= Heinz Dörmer =

German man imprisoned for homosexuality

Heinz "Saddi" Dörmer (8 January 1912 – 28 September 1998) was a German man who was imprisoned by the Nazis for homosexuality under Paragraph 175. He was repeatedly released and rearrested, spending more than ten years in a variety of concentration camps and prisons.

==Early life==
Dörmer was born in Berlin, Germany. Deeply involved with church youth groups as a child, by age fifteen, he was frequenting Berlin's gay bars. Dörmer was 10 years old when he joined the German Youth Movement in 1922. In 1929, he founded his own youth group, called the "Wolfsring" (lit. "ring of wolves"), which combined sexual affairs, amateur theatre performances, and travel. In 1932, he was promoted to youth leader and worked in the scout movement at a national level. He and his group tried to stay independent, but in October 1933 they were forced to join the Hitler Youth.

==Imprisonments==
In April 1935, Dörmer was accused of homosexual activities with members of his troop, and from 1941 to 1944 he was imprisoned, for corrupting the youth, at Neuengamme concentration camp, a "holding tank for homosexuals, politicals, and non-German aliens".

==Post-war life==
After the war, Dörmer spent another eight years in prison on various charges.

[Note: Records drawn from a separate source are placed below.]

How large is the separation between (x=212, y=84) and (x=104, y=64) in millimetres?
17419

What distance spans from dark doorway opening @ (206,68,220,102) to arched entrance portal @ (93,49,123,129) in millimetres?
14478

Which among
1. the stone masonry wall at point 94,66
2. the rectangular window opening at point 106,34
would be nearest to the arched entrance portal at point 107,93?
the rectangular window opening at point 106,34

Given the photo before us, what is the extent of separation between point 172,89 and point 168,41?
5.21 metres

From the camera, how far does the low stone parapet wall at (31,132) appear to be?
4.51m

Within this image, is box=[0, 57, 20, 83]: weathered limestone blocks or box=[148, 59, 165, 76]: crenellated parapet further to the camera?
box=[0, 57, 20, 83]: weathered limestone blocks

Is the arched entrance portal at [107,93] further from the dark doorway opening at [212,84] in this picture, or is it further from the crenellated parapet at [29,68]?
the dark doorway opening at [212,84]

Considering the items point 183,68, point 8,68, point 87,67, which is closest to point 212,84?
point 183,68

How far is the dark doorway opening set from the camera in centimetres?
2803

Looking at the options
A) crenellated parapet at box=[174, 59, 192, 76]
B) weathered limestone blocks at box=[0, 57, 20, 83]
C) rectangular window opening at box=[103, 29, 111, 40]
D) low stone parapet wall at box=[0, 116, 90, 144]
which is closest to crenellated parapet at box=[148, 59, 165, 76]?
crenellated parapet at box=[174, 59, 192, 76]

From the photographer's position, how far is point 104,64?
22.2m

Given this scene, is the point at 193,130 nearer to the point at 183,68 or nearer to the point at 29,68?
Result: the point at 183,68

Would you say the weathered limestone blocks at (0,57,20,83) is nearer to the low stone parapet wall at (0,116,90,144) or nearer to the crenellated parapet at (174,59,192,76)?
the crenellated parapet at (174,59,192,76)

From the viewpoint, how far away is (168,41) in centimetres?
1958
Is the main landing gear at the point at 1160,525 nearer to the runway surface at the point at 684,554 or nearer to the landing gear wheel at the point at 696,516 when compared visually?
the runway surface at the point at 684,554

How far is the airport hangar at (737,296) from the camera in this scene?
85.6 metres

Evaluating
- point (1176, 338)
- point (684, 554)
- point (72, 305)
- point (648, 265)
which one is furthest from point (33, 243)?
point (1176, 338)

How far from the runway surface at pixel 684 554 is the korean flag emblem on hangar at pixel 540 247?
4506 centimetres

After his final release in 1963, he returned to Berlin to live with his father, who died in 1970. His 1982 application for reparations from the German government was rejected. He died in 1998, but made an appearance in the 2000 documentary film Paragraph 175, which portrays survivors of persecution then authorised under the German anti-male homosexuality law of the same name.